### [Exercise goal]
Quote every line of the data below as it stands, omitting pictures.

########################################

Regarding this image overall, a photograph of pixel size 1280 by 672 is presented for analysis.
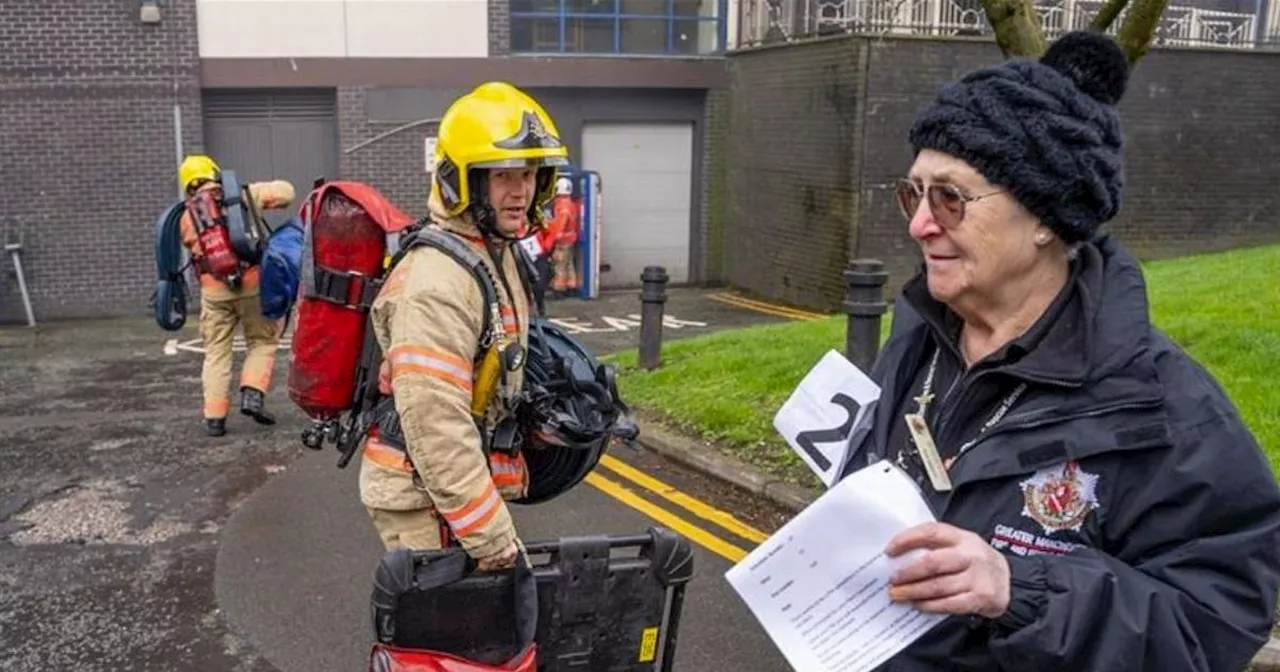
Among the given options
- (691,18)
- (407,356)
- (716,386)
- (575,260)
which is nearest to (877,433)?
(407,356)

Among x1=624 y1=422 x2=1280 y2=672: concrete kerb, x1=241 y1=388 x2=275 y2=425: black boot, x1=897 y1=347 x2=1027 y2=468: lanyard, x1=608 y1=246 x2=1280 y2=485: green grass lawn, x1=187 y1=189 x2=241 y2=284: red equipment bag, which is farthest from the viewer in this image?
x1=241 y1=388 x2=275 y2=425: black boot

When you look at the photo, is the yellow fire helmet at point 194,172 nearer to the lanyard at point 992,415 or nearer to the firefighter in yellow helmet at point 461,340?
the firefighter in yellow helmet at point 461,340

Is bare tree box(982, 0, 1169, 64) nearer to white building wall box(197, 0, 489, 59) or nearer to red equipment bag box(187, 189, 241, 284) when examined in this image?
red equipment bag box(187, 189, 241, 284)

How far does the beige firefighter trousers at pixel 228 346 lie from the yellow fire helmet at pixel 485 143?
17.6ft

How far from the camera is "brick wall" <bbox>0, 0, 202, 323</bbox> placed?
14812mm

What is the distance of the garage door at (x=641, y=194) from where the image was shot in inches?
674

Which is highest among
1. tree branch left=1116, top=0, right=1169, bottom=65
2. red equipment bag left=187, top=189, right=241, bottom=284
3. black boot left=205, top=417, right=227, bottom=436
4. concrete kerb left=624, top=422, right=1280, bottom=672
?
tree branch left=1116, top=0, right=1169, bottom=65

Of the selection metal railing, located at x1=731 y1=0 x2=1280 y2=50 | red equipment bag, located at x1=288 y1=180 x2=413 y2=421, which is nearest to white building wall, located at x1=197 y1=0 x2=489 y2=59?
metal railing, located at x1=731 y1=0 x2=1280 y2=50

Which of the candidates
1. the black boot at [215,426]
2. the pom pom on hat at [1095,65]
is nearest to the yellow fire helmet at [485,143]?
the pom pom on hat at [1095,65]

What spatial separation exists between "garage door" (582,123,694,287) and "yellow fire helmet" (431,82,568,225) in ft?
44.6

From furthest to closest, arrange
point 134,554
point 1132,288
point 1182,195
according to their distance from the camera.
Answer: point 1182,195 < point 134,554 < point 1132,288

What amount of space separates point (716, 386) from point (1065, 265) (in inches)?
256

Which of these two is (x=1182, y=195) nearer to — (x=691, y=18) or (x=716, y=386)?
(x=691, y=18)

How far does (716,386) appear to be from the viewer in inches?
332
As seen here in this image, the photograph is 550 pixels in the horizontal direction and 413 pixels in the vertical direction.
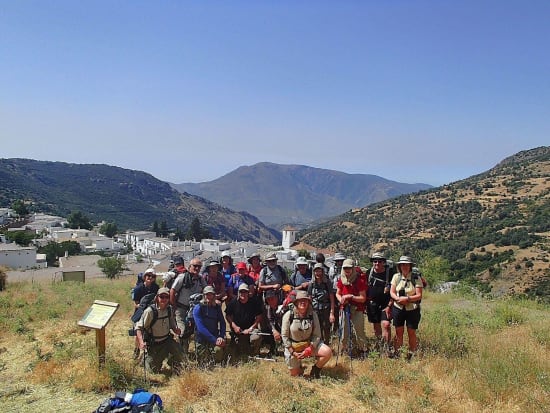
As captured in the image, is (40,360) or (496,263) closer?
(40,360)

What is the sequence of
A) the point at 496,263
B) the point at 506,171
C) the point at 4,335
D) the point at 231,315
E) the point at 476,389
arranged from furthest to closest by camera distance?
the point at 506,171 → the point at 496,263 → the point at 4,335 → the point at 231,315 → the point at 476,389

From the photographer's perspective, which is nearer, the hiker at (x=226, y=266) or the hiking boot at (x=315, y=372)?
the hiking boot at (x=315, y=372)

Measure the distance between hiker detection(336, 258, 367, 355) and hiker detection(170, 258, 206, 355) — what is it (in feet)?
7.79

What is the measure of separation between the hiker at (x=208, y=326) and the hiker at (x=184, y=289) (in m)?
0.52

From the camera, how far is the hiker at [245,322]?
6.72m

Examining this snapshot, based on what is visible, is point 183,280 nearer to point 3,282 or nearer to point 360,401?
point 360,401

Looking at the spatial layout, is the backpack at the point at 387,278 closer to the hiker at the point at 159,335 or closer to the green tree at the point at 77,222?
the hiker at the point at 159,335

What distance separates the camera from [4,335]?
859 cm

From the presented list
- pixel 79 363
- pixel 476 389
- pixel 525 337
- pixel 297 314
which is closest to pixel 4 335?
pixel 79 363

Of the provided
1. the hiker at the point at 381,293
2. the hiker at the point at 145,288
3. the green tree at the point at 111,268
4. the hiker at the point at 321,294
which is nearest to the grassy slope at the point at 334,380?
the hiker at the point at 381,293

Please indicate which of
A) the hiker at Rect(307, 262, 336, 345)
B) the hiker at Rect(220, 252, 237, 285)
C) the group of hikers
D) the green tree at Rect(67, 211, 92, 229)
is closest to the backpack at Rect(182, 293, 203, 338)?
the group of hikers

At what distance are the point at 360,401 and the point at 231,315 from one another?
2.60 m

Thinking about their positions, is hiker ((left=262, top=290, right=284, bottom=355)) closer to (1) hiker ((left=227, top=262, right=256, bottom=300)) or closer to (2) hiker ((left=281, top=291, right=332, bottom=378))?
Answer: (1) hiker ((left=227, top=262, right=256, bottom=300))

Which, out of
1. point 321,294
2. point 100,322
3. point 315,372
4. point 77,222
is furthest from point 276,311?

########################################

### [Exercise result]
Regarding this image overall, a photograph of pixel size 1280 by 672 is presented for analysis.
Among the given options
- (691,18)
- (407,356)
- (716,386)
- (575,260)
which is nearest to (877,433)?
(407,356)

Among x1=624 y1=422 x2=1280 y2=672: concrete kerb, x1=241 y1=388 x2=275 y2=425: black boot, x1=897 y1=347 x2=1027 y2=468: lanyard, x1=608 y1=246 x2=1280 y2=485: green grass lawn, x1=187 y1=189 x2=241 y2=284: red equipment bag, which is farthest from the viewer in this image?
x1=241 y1=388 x2=275 y2=425: black boot

When you look at the photo, is the yellow fire helmet at point 194,172 nearer to the lanyard at point 992,415 or nearer to the firefighter in yellow helmet at point 461,340?
the firefighter in yellow helmet at point 461,340

Is bare tree box(982, 0, 1169, 64) nearer to white building wall box(197, 0, 489, 59) or nearer to red equipment bag box(187, 189, 241, 284) when examined in this image?
red equipment bag box(187, 189, 241, 284)

How far does the beige firefighter trousers at pixel 228 346 lie from the yellow fire helmet at pixel 485 143?
17.6ft

How far from the camera is "brick wall" <bbox>0, 0, 202, 323</bbox> placed?
14812mm

What is the distance of the garage door at (x=641, y=194) from where the image was shot in inches?
674

Which is highest among
1. tree branch left=1116, top=0, right=1169, bottom=65
2. red equipment bag left=187, top=189, right=241, bottom=284
3. black boot left=205, top=417, right=227, bottom=436
4. concrete kerb left=624, top=422, right=1280, bottom=672
?
tree branch left=1116, top=0, right=1169, bottom=65

Of the selection metal railing, located at x1=731 y1=0 x2=1280 y2=50 | red equipment bag, located at x1=288 y1=180 x2=413 y2=421, which is nearest to white building wall, located at x1=197 y1=0 x2=489 y2=59?
metal railing, located at x1=731 y1=0 x2=1280 y2=50

Which of the candidates
1. the black boot at [215,426]
2. the pom pom on hat at [1095,65]
is nearest to the yellow fire helmet at [485,143]?
the pom pom on hat at [1095,65]

What spatial separation exists between "garage door" (582,123,694,287) and "yellow fire helmet" (431,82,568,225) in ft?
44.6

From furthest to closest, arrange
point 134,554
point 1132,288
point 1182,195
according to their distance from the camera.
Answer: point 1182,195 < point 134,554 < point 1132,288

What amount of space separates point (716, 386) from point (1065, 265) (in inches)?
256

Which of these two is (x=1182, y=195) nearer to — (x=691, y=18) or (x=716, y=386)?
(x=691, y=18)

How far does (716,386) appear to be from the viewer in inches?
332
As seen here in this image, the photograph is 550 pixels in the horizontal direction and 413 pixels in the vertical direction.
As captured in the image, is (40,360) or (496,263) closer?
(40,360)

What is the sequence of
A) the point at 496,263
B) the point at 506,171
C) the point at 4,335
D) the point at 231,315
E) the point at 476,389
arranged from furthest to closest by camera distance?
the point at 506,171 → the point at 496,263 → the point at 4,335 → the point at 231,315 → the point at 476,389

From the photographer's perspective, which is nearer, the hiker at (x=226, y=266) or the hiking boot at (x=315, y=372)?
the hiking boot at (x=315, y=372)

Measure the distance between hiker detection(336, 258, 367, 355) and hiker detection(170, 258, 206, 355) — what is it (in feet)?
7.79

What is the measure of separation between the hiker at (x=208, y=326) and the hiker at (x=184, y=289) (in m)?
0.52

From the camera, how far is the hiker at [245,322]?
6.72m

Examining this snapshot, based on what is visible, is point 183,280 nearer to point 3,282 or nearer to point 360,401?
point 360,401

Looking at the spatial layout, is the backpack at the point at 387,278 closer to the hiker at the point at 159,335 or closer to the green tree at the point at 77,222?
the hiker at the point at 159,335

What distance separates the camera from [4,335]?
859 cm

From the presented list
- pixel 79 363
- pixel 476 389
- pixel 525 337
- pixel 297 314
which is closest to pixel 4 335?
pixel 79 363

Of the provided
1. the hiker at the point at 381,293
2. the hiker at the point at 145,288
3. the green tree at the point at 111,268
4. the hiker at the point at 321,294
which is nearest to the grassy slope at the point at 334,380?
the hiker at the point at 381,293

Please indicate which of
A) the hiker at Rect(307, 262, 336, 345)
B) the hiker at Rect(220, 252, 237, 285)
C) the group of hikers
D) the green tree at Rect(67, 211, 92, 229)
is closest to the backpack at Rect(182, 293, 203, 338)?
the group of hikers

At what distance are the point at 360,401 and the point at 231,315 from one another?
2.60 m

Thinking about their positions, is hiker ((left=262, top=290, right=284, bottom=355)) closer to (1) hiker ((left=227, top=262, right=256, bottom=300)) or closer to (2) hiker ((left=281, top=291, right=332, bottom=378))?
Answer: (1) hiker ((left=227, top=262, right=256, bottom=300))

Which, out of
1. point 321,294
2. point 100,322
3. point 315,372
4. point 77,222
is furthest from point 276,311?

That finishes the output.